Um breve silêncio tomou conta do ambiente. Era visível nos rostos dos presentes a expressão de surpresa. Ninguém sabia daquela regra, mas se era uma regra deveriam cumprir. O proprietário do imóvel mesmo a contragosto brecou o acréscimo e a casa ficou apenas com um segundo andar – que já se destacava na paisagem. Como numa cidade com apenas 6 mil moradores, se tanto, ninguém sabia da regra que proibia um terceiro andar em Búzios? Simples: a regra não existia e foi parida no ato pelo desespero do Octavio que já imaginava aonde iriamos chegar se aquele embrião gerasse frutos.
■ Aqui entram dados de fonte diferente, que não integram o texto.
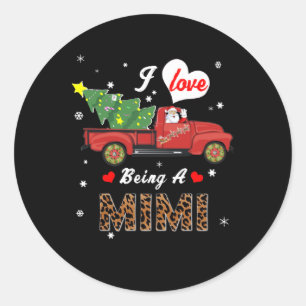 Adesivo Redondo Mimi Lover   Eu Adoro Ser Uma Árvore De Natal Mimi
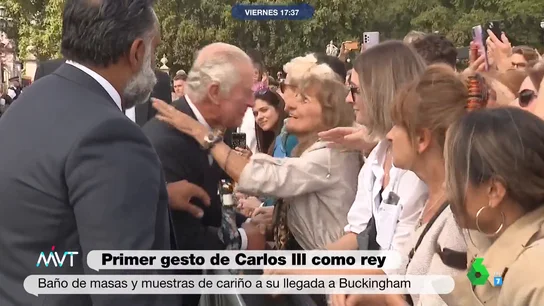 Carlos llega a Buckingham Carlos llega a Buckingham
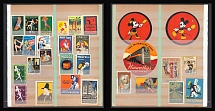 Worldwide, Stock of Cinderellas, Non-Postal Stamps, Labels, Advertising, Charity, Propaganda (#400)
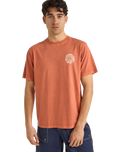 Vortex T-Shirt in Rust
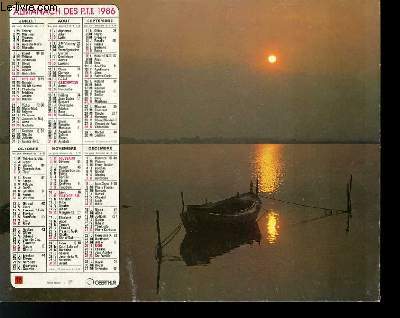 CALENDRIER - ALMANACH DES P.T.T. - PORT-VENDRES -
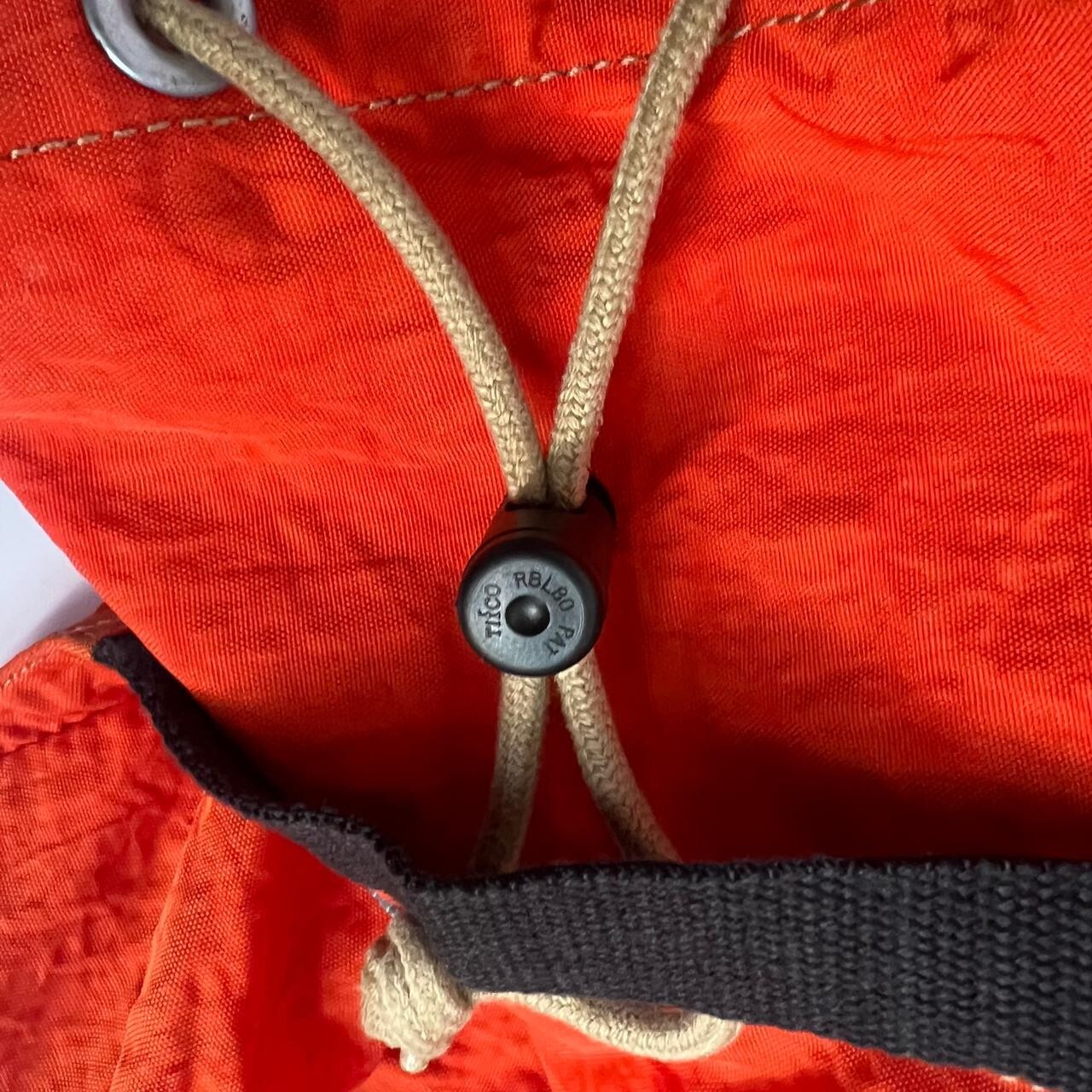 Vintage Kipling Large Backpack Drawstring Style B… - image 6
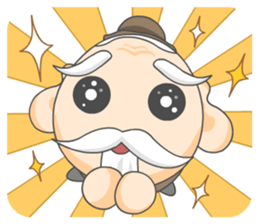 Hole grandfather smiling sticker #405701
Sabemos, no entanto que uma mentira, por mais bem intencionada que seja, não se sustenta por muito tempo. E foi pensando nisso que Octavio resolveu transformar a epifania em realidade. Candidatou-se a vereador por Búzios (ainda éramos distrito de Cabo Frio), ganhou a eleição e fez valer seu sonho implantando no distrito uma Lei aonde se limitava a altura dos imóveis. Por isso que até hoje a cidade não tem espigões como os outros municípios da região. Essa regra não só salvou a cidade da mediocridade reinante como favoreceu por demais os imóveis da cidade.
A Lei, no entanto, não resolveu tudo e é possível ver aqui e ali uma construção ou outra acima do limite legal. Coisa de gente medíocre que vira fora da lei por causa de uns metrinhos a mais. Governos populistas fecharam os olhos para as ilegalidades e a harmonia aos poucos vai sumindo do horizonte. Felizmente nem tudo está perdido, pois apesar de no Brasil existir leis que não pegam, a proibição do terceiro andar caiu no consciente coletivo e noves fora os mais afoitos, a maioria dos moradores defende a Lei com fervor.
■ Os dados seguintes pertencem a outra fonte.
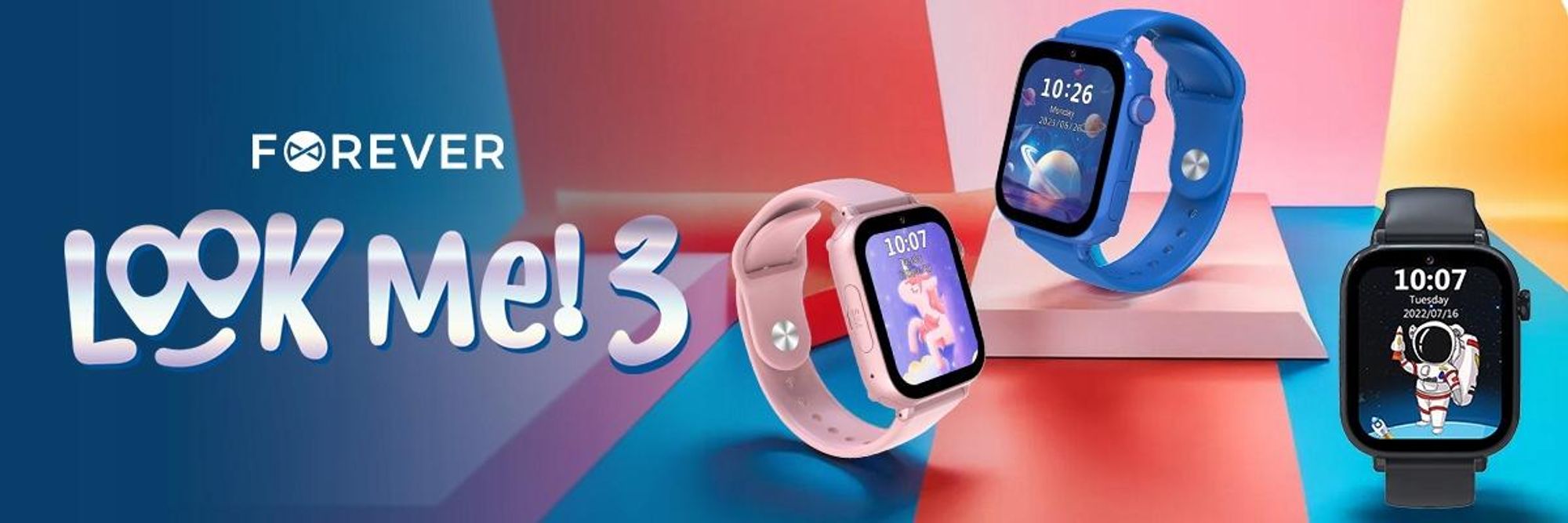 Forever Kids Look Me! 3 KW-520 GPS WiFi 4G Sport Smartwatch für Kinder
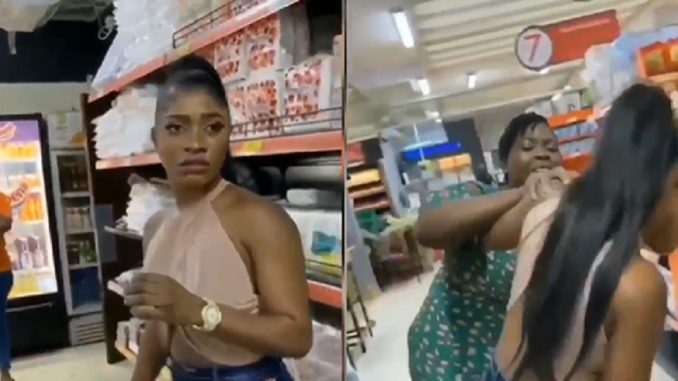 Woman Confronts Her Husband’s Side Chick For Allegedly Having Back Door Sex With Him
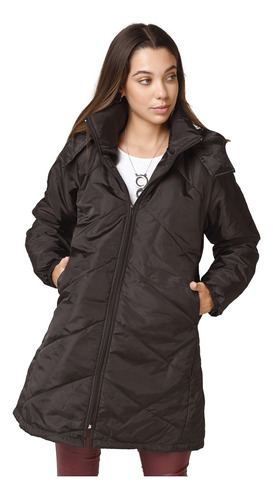 Campera Mujer Larga Rompeviento Impermeable Nofret 111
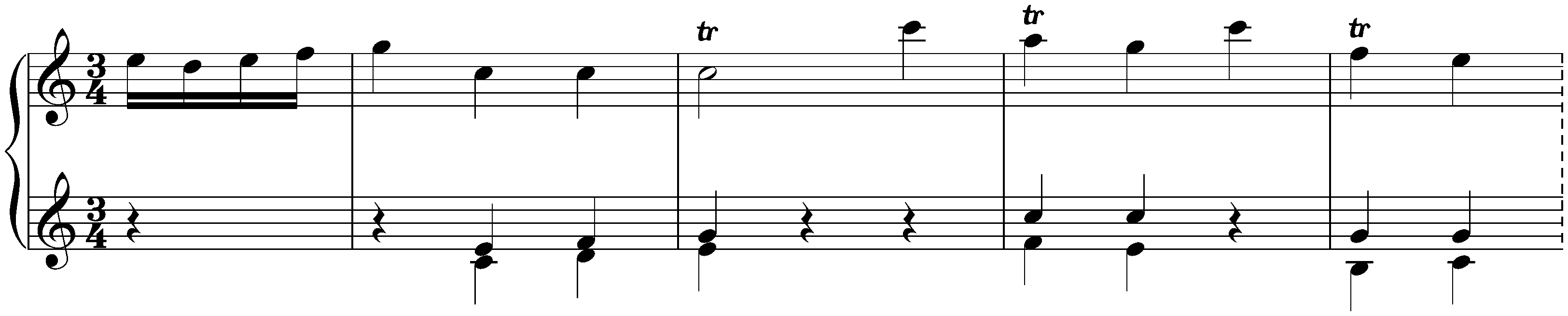 Sonata in C major, Hob. XVI:3; 3. Menuet – Trio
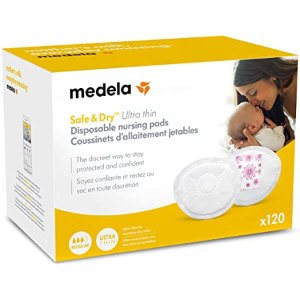 Medela Safe & Dry Ultra Thin Disposable Nursing Pads, 120 Count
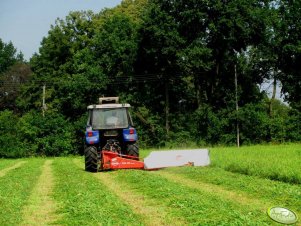 Farmtrac 665 DT & Kuhn GMD 55 Select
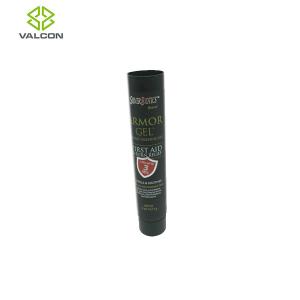 China 5 OZ Customized Gel Cosmetic Tube Containers Matte Varnish PE Material factory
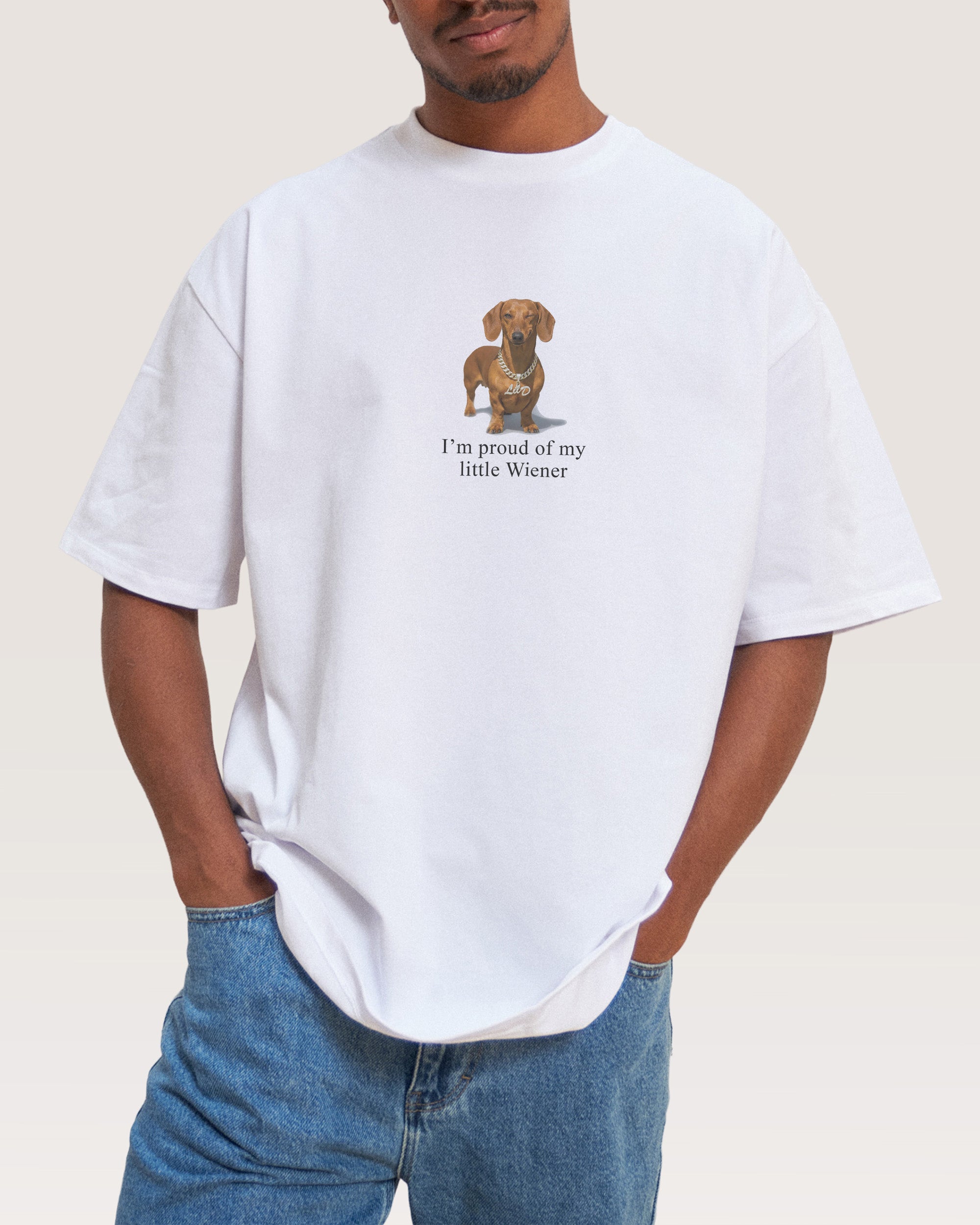 Unisex Little Wiener Oversized Tee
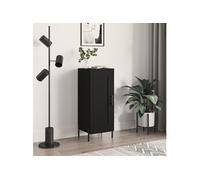 Vidaxl Buffet Noir 34,5x34x90 Cm Bois D'ingénierie Multicolore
O segredo do sucesso é eterna vigilância, pregam há milênios os chineses. Por isso é sempre bom lembrar o dia em que um jovem que se apaixonou pela cidade e inventou uma mentira para salvar a mesma da ganância especulativa. A ideia do Octávio não só impediu Búzios de explodir demograficamente como criou um estilo arquitetônico que virou referência no Brasil e no mundo. Não à toa somos hoje uma república de arquitetos. Se tivéssemos prédios, nossos profissionais da arquitetura seriam no máximo reformadores de interiores de lojas e apartamentos, como nas cidades grandes. Aqui a criação fervilha, pois os espaços são abertos. Apesar de os limites serem específicos, é no minimalismo que a criatividade floresce.